WASHINGTON – Critics of the U.S. government’s nearly five-year effort to seek the release of the only American soldier held captive in Afghanistan claim the work suffers from disorganization and poor communication among numerous federal agencies involved, leaving his captors unclear which U.S. officials have the authority to make a deal.
The shrinking U.S. military footprint in Afghanistan has refocused attention on efforts to bring home Sgt. Bowe Bergdahl, of Hailey, Idaho, who has been held by the Taliban since 2009.
About two dozen officials at the State and Defense departments, the military’s U.S. Central Command, the Joint Chiefs of Staff, U.S. Special Operations Command, the CIA and FBI are working the case; most of them doing it alongside their other duties, a defense official said.
Bergdahl’s captors are eager to release him, according to a defense official and a military officer, who both spoke to the Associated Press on condition of anonymity.

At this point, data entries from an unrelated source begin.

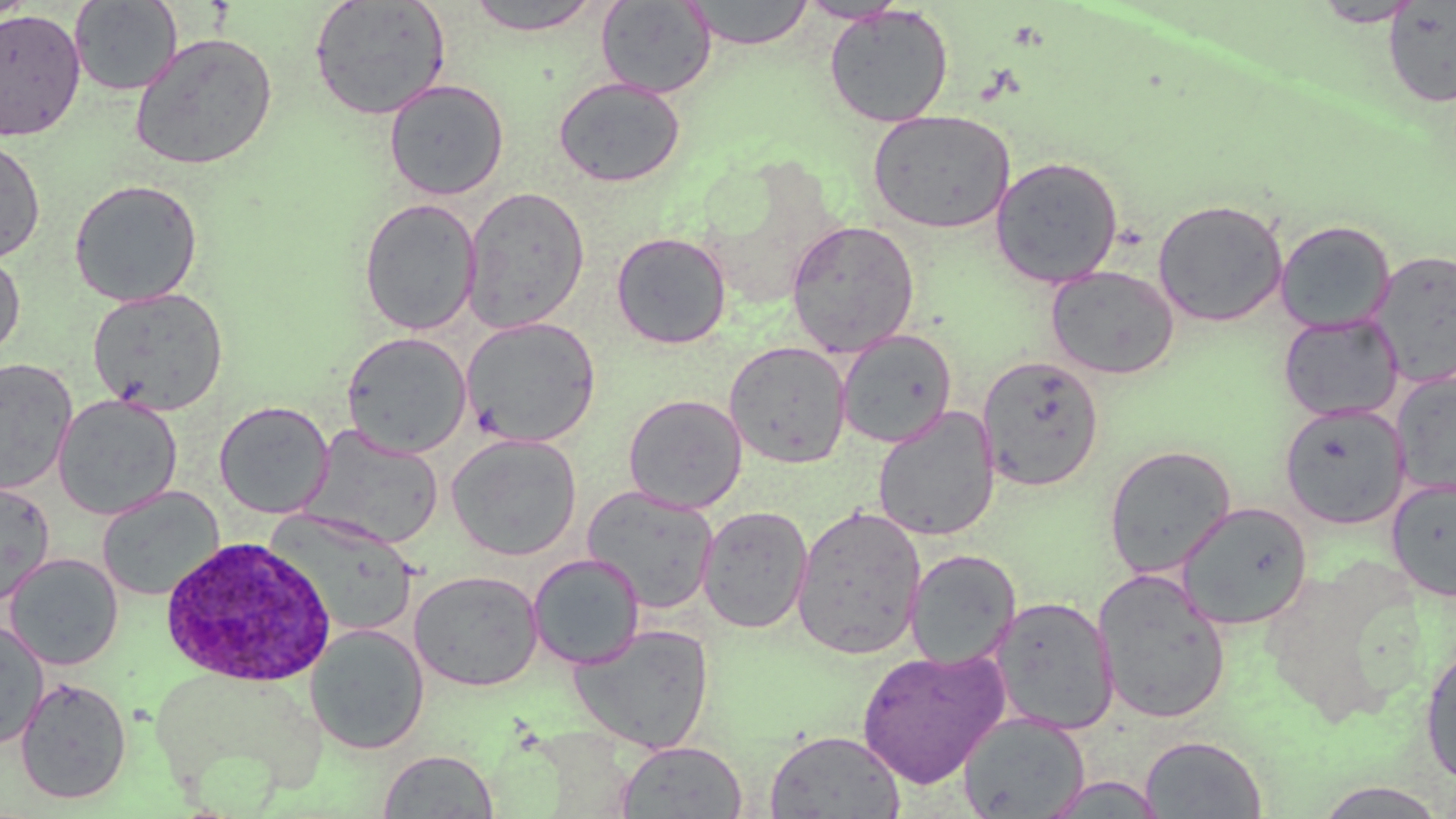

slide_level_diagnosis: Plasmodium ovale
field_of_view: single
uninfected_red_blood_cell_locations: 'approximate bounding boxes as [x1, y1, x2, y2] in pixels: [308, 0, 451, 121], [463, 0, 605, 35], [685, 0, 815, 49], [798, 0, 908, 23], [69, 1, 182, 96], [596, 1, 717, 98], [1312, 1, 1422, 27], [1383, 2, 1456, 109], [824, 5, 953, 128], [0, 8, 86, 143], [129, 31, 278, 171], [553, 76, 686, 188], [384, 78, 509, 200], [868, 109, 1015, 234], [0, 136, 45, 264], [990, 155, 1124, 288], [68, 178, 204, 307], [462, 186, 590, 333], [358, 197, 482, 335], [1153, 198, 1289, 326], [785, 219, 921, 357], [1275, 219, 1395, 332], [611, 231, 732, 349], [0, 249, 26, 360], [1370, 250, 1456, 385], [1045, 266, 1180, 379], [87, 287, 229, 415], [1279, 313, 1402, 421], [461, 316, 602, 447], [836, 329, 957, 448], [341, 332, 472, 457], [724, 341, 851, 468], [978, 355, 1105, 491], [0, 357, 78, 494], [1393, 370, 1456, 499], [624, 393, 747, 513], [53, 394, 182, 519], [214, 400, 334, 519], [1279, 403, 1410, 528], [872, 407, 1000, 542], [302, 425, 444, 549], [446, 433, 583, 560], [1104, 444, 1237, 578], [1386, 477, 1456, 602], [0, 480, 56, 606], [581, 485, 720, 612], [96, 486, 224, 601], [1177, 501, 1313, 629], [791, 504, 927, 660], [697, 505, 814, 635], [268, 511, 420, 638], [904, 549, 1021, 669], [4, 553, 124, 670], [528, 553, 645, 670], [409, 569, 544, 691], [1092, 569, 1231, 725], [990, 595, 1119, 735], [0, 618, 49, 749], [568, 622, 715, 753], [304, 624, 430, 755], [1420, 644, 1456, 786], [855, 646, 1009, 788], [146, 662, 327, 806], [14, 676, 132, 804], [959, 711, 1090, 818], [765, 729, 905, 817], [1140, 735, 1268, 818], [616, 741, 748, 818], [378, 749, 498, 818], [1037, 774, 1166, 818]'
plasmodium_ovale_infected_red_blood_cell_locations: 'approximate bounding boxes as [x1, y1, x2, y2] in pixels: [154, 537, 331, 689]'
stain: May-Grünwald-Giemsa
modality: light microscopy
magnification: 1000x
preparation: thin blood smear
image_size: 1456×819 pixels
Point out each Plasmodium parasite.
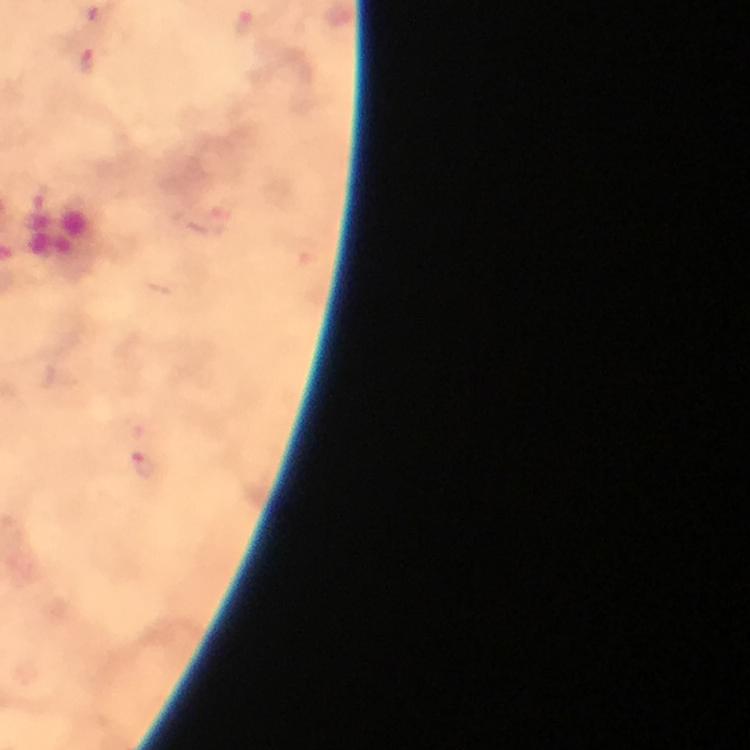
Approximate centers as [x, y] in pixels.
Plasmodium parasites: [244, 22], [87, 61], [145, 464].

{
  "context": "from a diagnostic examination for malaria",
  "magnification": "100x",
  "stain": "Giemsa",
  "capture": "smartphone photograph through a microscope",
  "preparation": "thick blood smear",
  "image_size": "750×750 pixels",
  "immersion_oil": "used",
  "cropped_from": "one field of view"
}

“Elements in all echelons – from the top of the Taliban down to the folks holding Bergdahl – are reaching out to make a deal,” the defense official said.

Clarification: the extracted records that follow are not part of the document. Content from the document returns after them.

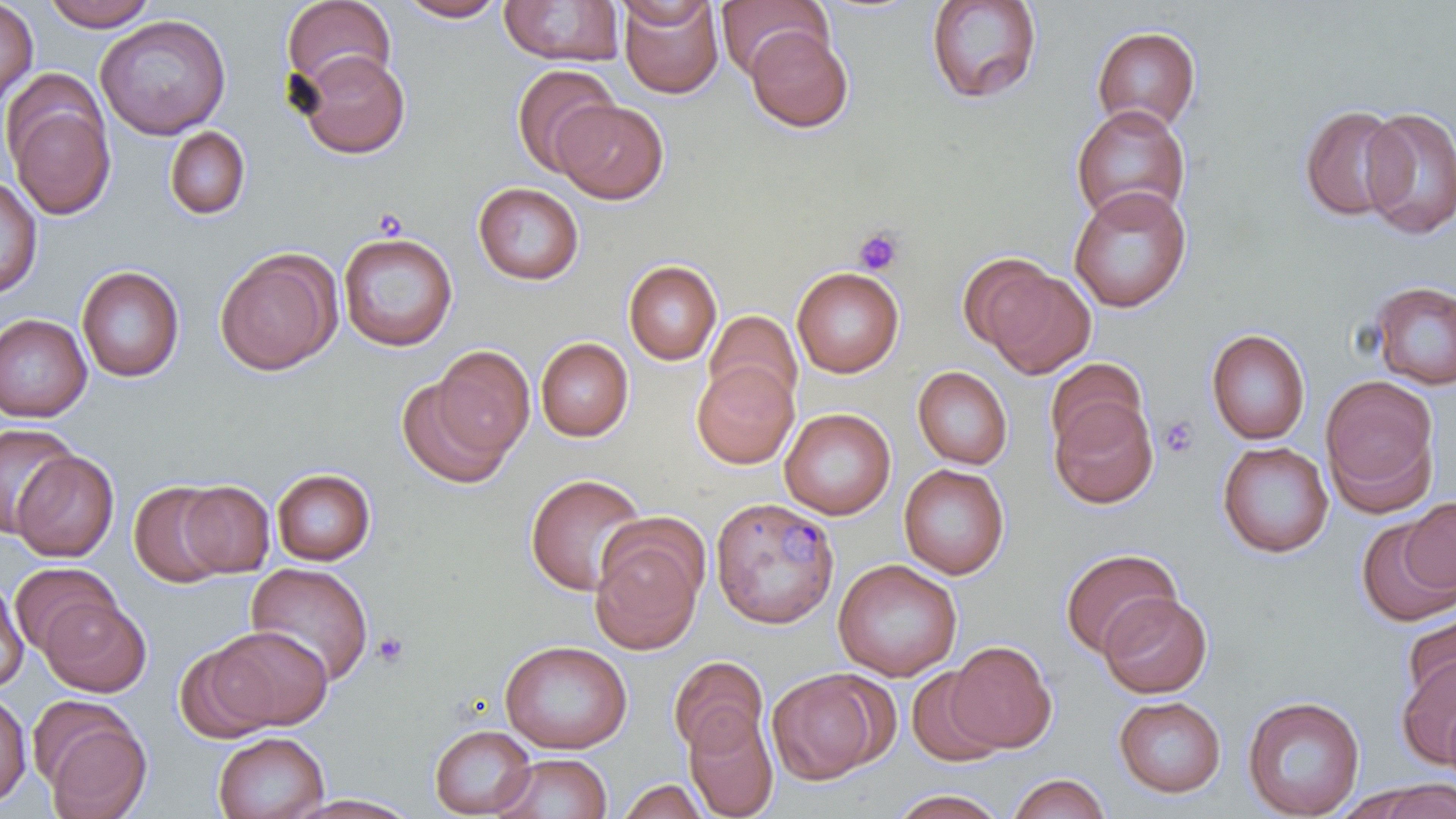

slide-level diagnosis = Plasmodium malariae
image size = 1456×819 pixels
platelet locations = approximate bounding boxes as [x1, y1, x2, y2] in pixels: [853, 226, 903, 275], [1158, 415, 1201, 459], [371, 631, 410, 670]
preparation = thin blood smear
modality = light microscopy
stain = May-Grünwald-Giemsa
uninfected red blood cell locations (subset) = approximate bounding boxes as [x1, y1, x2, y2] in pixels: [40, 0, 162, 30], [281, 0, 396, 95], [396, 0, 508, 22], [499, 0, 624, 66], [617, 0, 724, 98], [716, 0, 829, 80], [925, 0, 1042, 105], [0, 1, 38, 108], [613, 1, 718, 28], [94, 14, 231, 140], [1091, 25, 1201, 132], [746, 27, 853, 132], [298, 50, 410, 159], [512, 64, 620, 177], [4, 82, 116, 221], [553, 99, 669, 204], [1298, 103, 1406, 222], [1070, 104, 1191, 227], [1360, 106, 1456, 239], [164, 126, 251, 220], [0, 174, 42, 299], [473, 181, 584, 285], [1068, 186, 1192, 312], [338, 232, 458, 352], [214, 248, 342, 376], [623, 260, 722, 365], [978, 262, 1096, 378], [76, 265, 185, 383], [791, 267, 904, 378], [1368, 280, 1456, 389], [704, 309, 802, 410], [0, 314, 92, 422], [1205, 328, 1311, 445], [535, 337, 634, 442], [431, 344, 535, 461], [1045, 358, 1147, 454], [691, 361, 798, 469], [912, 366, 1013, 469], [1319, 374, 1439, 515], [395, 376, 515, 490], [1049, 397, 1158, 509], [780, 408, 896, 519], [1, 422, 77, 537], [1217, 441, 1333, 558], [11, 450, 119, 561], [898, 463, 1010, 579], [271, 468, 375, 566], [524, 472, 651, 596], [129, 481, 232, 588], [176, 481, 275, 577], [1400, 497, 1456, 595], [1355, 516, 1456, 626], [588, 523, 706, 656], [1059, 547, 1182, 658], [833, 559, 962, 681], [10, 562, 121, 657], [245, 562, 374, 687], [0, 578, 29, 692], [1098, 593, 1212, 698], [39, 595, 151, 697], [1402, 610, 1456, 709], [209, 626, 332, 731], [499, 639, 632, 754], [946, 640, 1056, 752], [175, 643, 276, 743], [667, 655, 768, 757], [1397, 656, 1456, 768], [905, 666, 1008, 767], [766, 668, 891, 784], [0, 692, 32, 808], [1242, 695, 1365, 818], [1113, 696, 1227, 798], [1443, 703, 1456, 787], [683, 708, 779, 819], [38, 709, 152, 819], [429, 724, 536, 817], [213, 731, 329, 819], [493, 753, 612, 819], [1007, 772, 1111, 819], [617, 778, 709, 819], [1370, 780, 1456, 819], [888, 788, 1008, 818], [289, 794, 421, 818]
field of view = single
magnification = 1000x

The military officer said the effort was marred by distrust on both sides. Those holding Bergdahl have indicated what they would be willing to do to prove to the U.S. government that they want to deal, but the U.S. has not formally responded to that outreach, the military officer said.
The White House and U.S. military officials deny that the effort is disjointed, claim Bergdahl’s release remains a top priority and that the government is using diplomatic, military, intelligence and all other means to free him.
Bergdahl, 28, was last seen in a “proof of life” video released in December. He is thought to be held by members of the Haqqani network, which operates in the Afghanistan-Pakistan border region and has been one of the deadliest threats to U.S. troops in the war. The Haqqani network, which the State Department designated as a foreign terrorist organization in 2012, claims allegiance to the Afghan Taliban, yet operates with some degree of autonomy.
Rep. Duncan Hunter, R-Calif., wrote earlier this year to Defense Secretary Chuck Hagel, saying it was critical that efforts to free Bergdahl are not overcome by bureaucracy.
“Given the significance and necessity for centralized command and control, which I have been informed is little to nonexistent, I urge you to seriously consider the idea of directing an individual to organize, manage and coordinate activity that involves multiple elements of the federal government working toward Bergdahl’s release,” wrote Hunter, a Marine veteran of both Iraq and Afghanistan.
Days later, Hagel appointed Michael Lumpkin, assistant defense secretary for special operations and low-intensity conflict, as the point person for the Bergdahl case at the Pentagon. Hunter viewed that as a good step but noted that Lumpkin only has jurisdiction over the Pentagon work, not that of the other agencies.
A month after Lumpkin’s appointment, Hunter wrote President Barack Obama, asking him to make the Defense Department the lead on all efforts to get Bergdahl back “with the specific aim of achieving a faster resolution than can be provided by the Department of State.” He asked Obama to name one coordinator to oversee the entire Bergdahl effort.
The State Department declined to comment on Hunter’s letters and referred questions to the White House.
“The reason Sgt. Bergdahl remains a captive is because he is being held by a terrorist organization, not because of a lack of effort or coordination by the U.S. government,” said Caitlin Hayden, spokeswoman for the National Security Council.
The Pentagon is exploring several avenues to get Bergdahl released, including one that seeks to negotiate with the Haqqani network, according to an individual familiar with the government’s efforts. The person, who spoke on condition of anonymity, said some government officials also are looking into ways to seek the simultaneous release of Bergdahl and four civilians, including a woman who was pregnant when she went missing, believed held by militants.